We are leaving for Chicago tomorrow afternoon, spending the Thanksgiving holiday with my husband's sister and her family, and two new babies (that makes five total, but who's counting). My husband's boys (actually young men) are packing and preparing and figuring out what music and food to bring along (the two most important things, right?). Scout will not be traveling with us, which makes me kind of sad. On the other hand, she will be having a good time with her family-away-from-family, and we'll be a little freer too.
My husband's sister is a great hostess. We always feel very relaxed and at home when we stay with them. She's the most excellent cook; she gets up and puts the coffee on early in the morning; we can sleep in as long as we want. She never makes me feel like I have to do anything to help, but I always want to. One year I made my special raspberry walnut muffins for breakfast.
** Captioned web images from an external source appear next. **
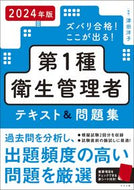 #津田洋子 #’２４第１種衛生管理者テキスト＆問題集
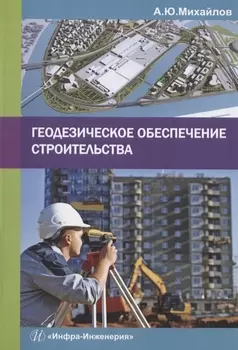 Геодезическое обеспечение строительства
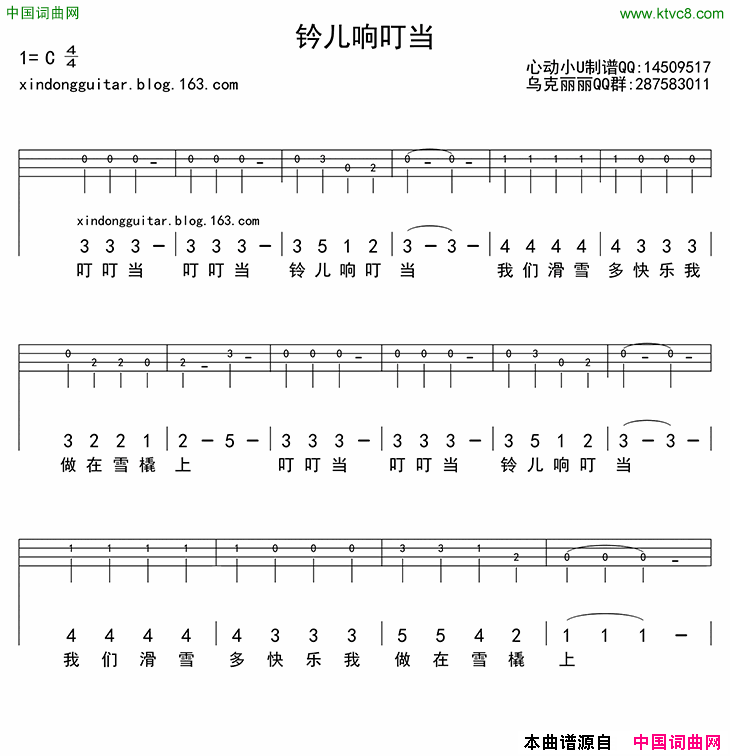 铃儿响叮当ukuleel四线谱简谱1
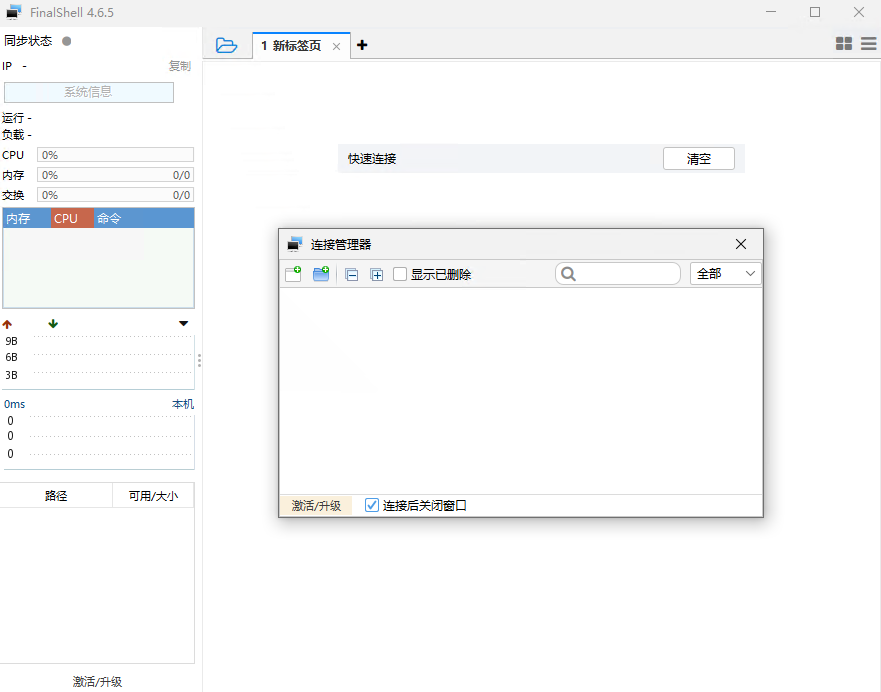 FinalShellPortable1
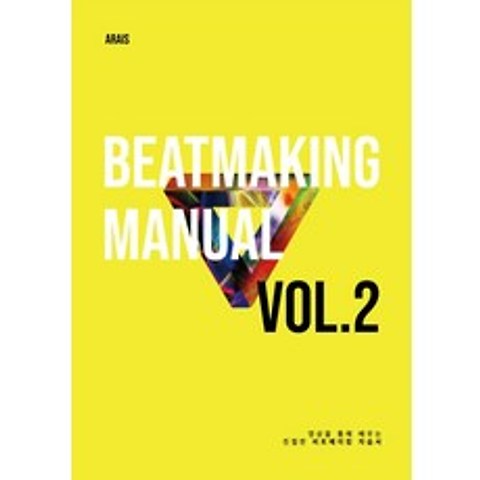 비트메이킹 매뉴얼 Vol. 2:영상을 통해 배우는 친절한 비트메이킹 자습서, 아라이스(arais)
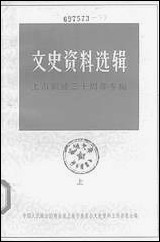 文史资料选辑_上海解放三十週年专辑上一九七九年第二辑 上海人民出版社上海 [文史资料选辑]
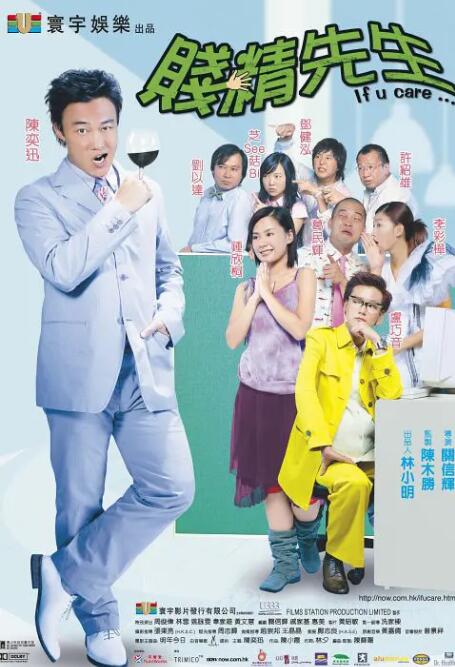草原山洞的秘密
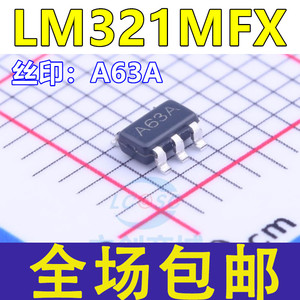 全新 LM321MX LM321MF LM321MFX 丝印A63A  SOT-23-5 放大器芯片I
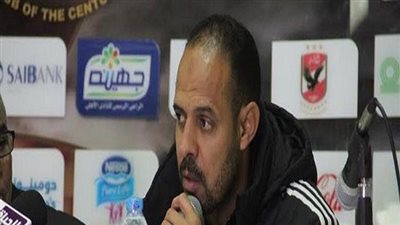 رقم قياسي ينتظر عماد النحاس في مواجهة الزمالك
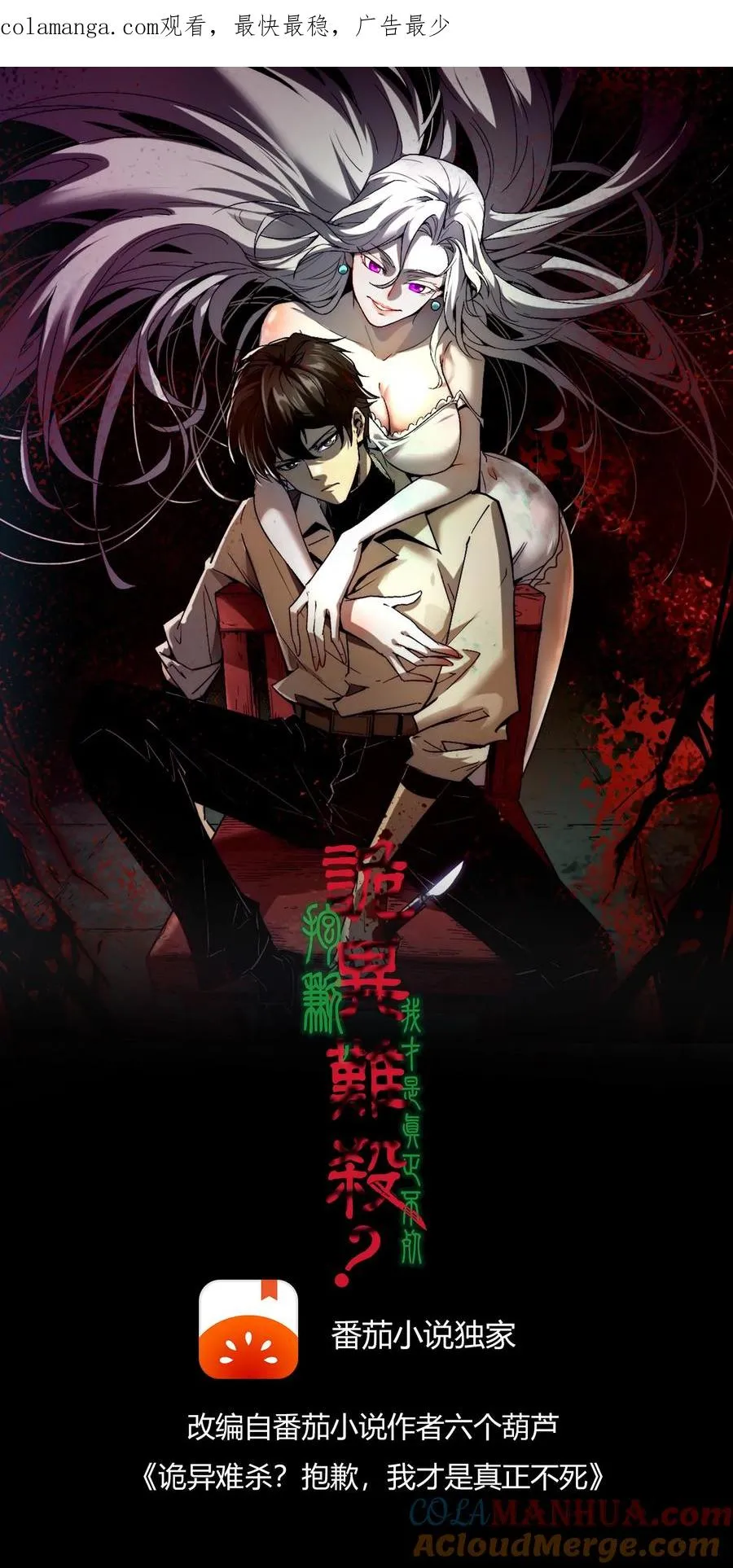 第8话 诡域 第1页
Road trips have a long history in my family. I never flew anywhere until I was 21 and a senior in college. Our family road trips included frequent travels to the family farm in southwestern Minnesota, a trip to Duluth in 1969, and two extended vacations by car, one to Seattle, Washington, and the other to Disneyland. I was ten when we travelled to Seattle. I took my first pictures of the Pacific Ocean and the Continental Divide and Yellowstone Park (and got two cameras for Christmas, that year). I was sixteen on our trip to Disneyland. We had a tour guide and our group included people from France. Afterwards, I decided I wanted to be a tour guide in Disneyland when I grew up. Instead, I am a pastor. I wonder what that means.
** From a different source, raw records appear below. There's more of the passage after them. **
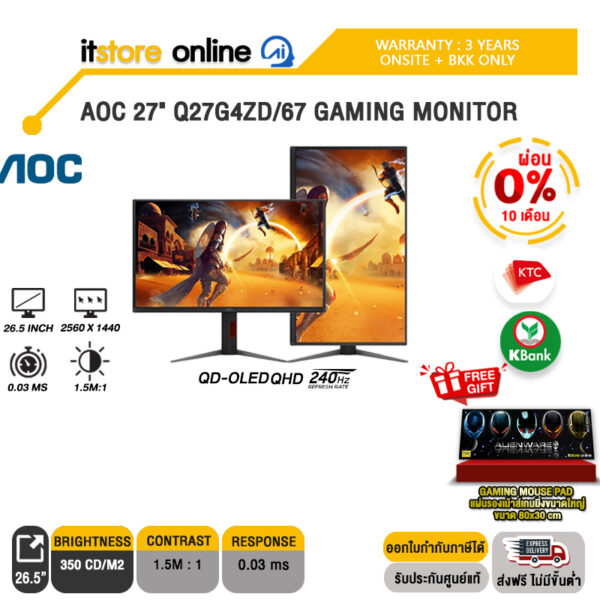 [ผ่อน 0% 10 ด.]AOC 27" Q27G4ZD/67 GAMING MONITOR (QD-OLED QHD 240Hz)/ประกัน 3 Years Onsite + BKK ONLY/BY ITSTORE-ONLINE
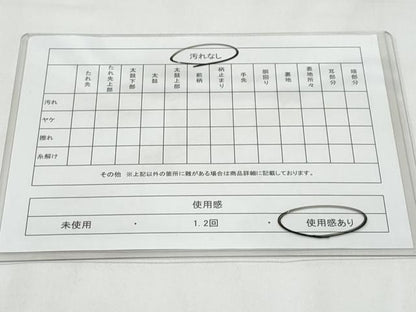 平和屋着物◎六通柄袋帯　煌楽漆巧　金糸　三越扱い　正絹　逸品　CABC3965fb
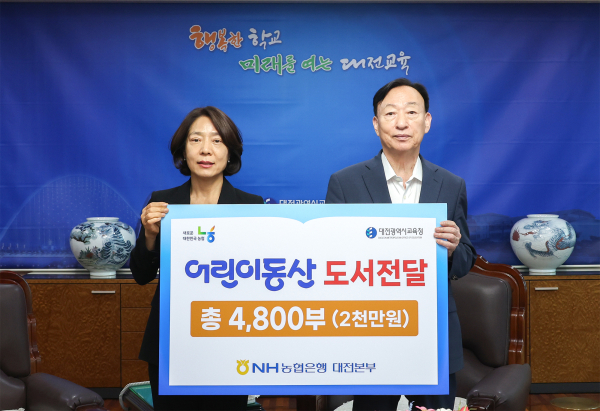 NH농협은행, 어린이 종합 교양지 ‘어린이동산’ 기탁식 모습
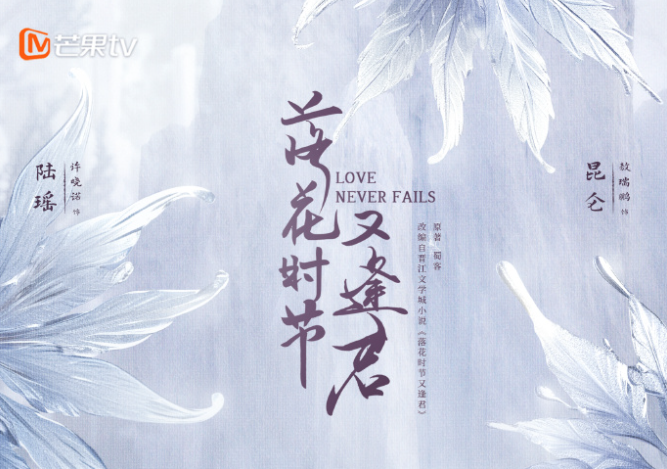 【配音表】落花时节又逢君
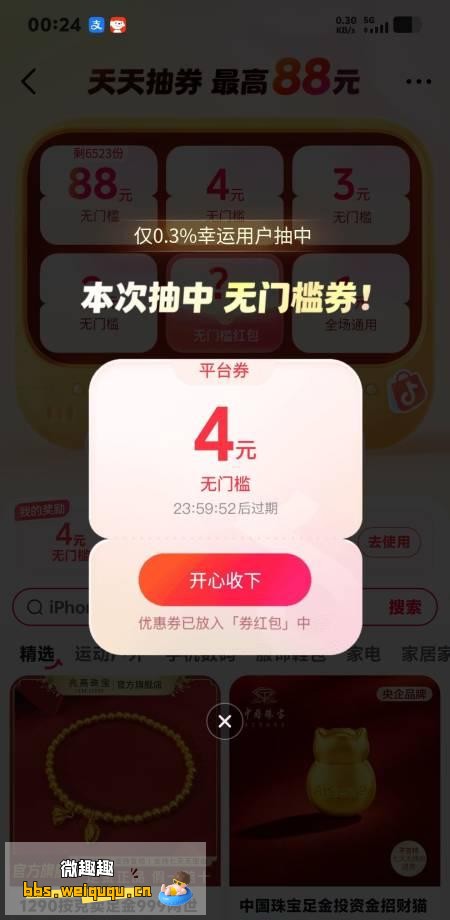1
We considered the possibility of flying instead of driving this year, and asked the boys about it. They chose the road trip.
Here are some lessons I have learned "on the road":
1. The journey is as important as the destination. Now that in itself is a cliche. But it's still true, because the scenary, the detours, and the travelling companions are all a part of the journey. There are things you just don't see when you are up in the air, or at least don't see in the same way. And in the car, there are opportunities for the dirt-road turn-off, the deep conversation, the sudden realization. On the road, the journey is a shared experience, and it deepens our connections with each other. Maybe that's why the boys opted to ride instead of fly.
2. You always take more than you need. This is especially true for me on the road. I always think I am going to need my knitting, my piano books, 3 or 4 different books to read, my camera, my travel alarm, my curling iron, music for the car. On our family road trips, we took a cooler with food and snacks as well. This year, I am taking a picture of my dog. I will not need all that I take, but I want to make it seem like "home."
3. The anticipation is part of the event. This is true in small and big ways. Before we went to Disneyland, I prepared by sewing new clothes for myself all summer. For Paris (not a road trip, I know), I didn't have much preparation time, but I dreamed of the Louvre and Notre Dame.
4. You always learn something. Sometimes it's just: I don't have any comfortable shoes. Other times: the world is so large, and so beautiful, and I am so small. And still other times it might be: I could travel forever, and not see everything.
I'm over 50 years old now, and, unlike Hank Snow, I haven't been everywhere. Not even close. A road trip isn't always the most efficient way to travel.
But maybe it's not just about where you go and what you see. Maybe of all the things you learn, the most important lessons are about who you travel with: what makes them cry and what gives them hope, the things they can't stand and the things they can't live without.
Like Godiva chocolate. The Allman brothers. The dog. And each other.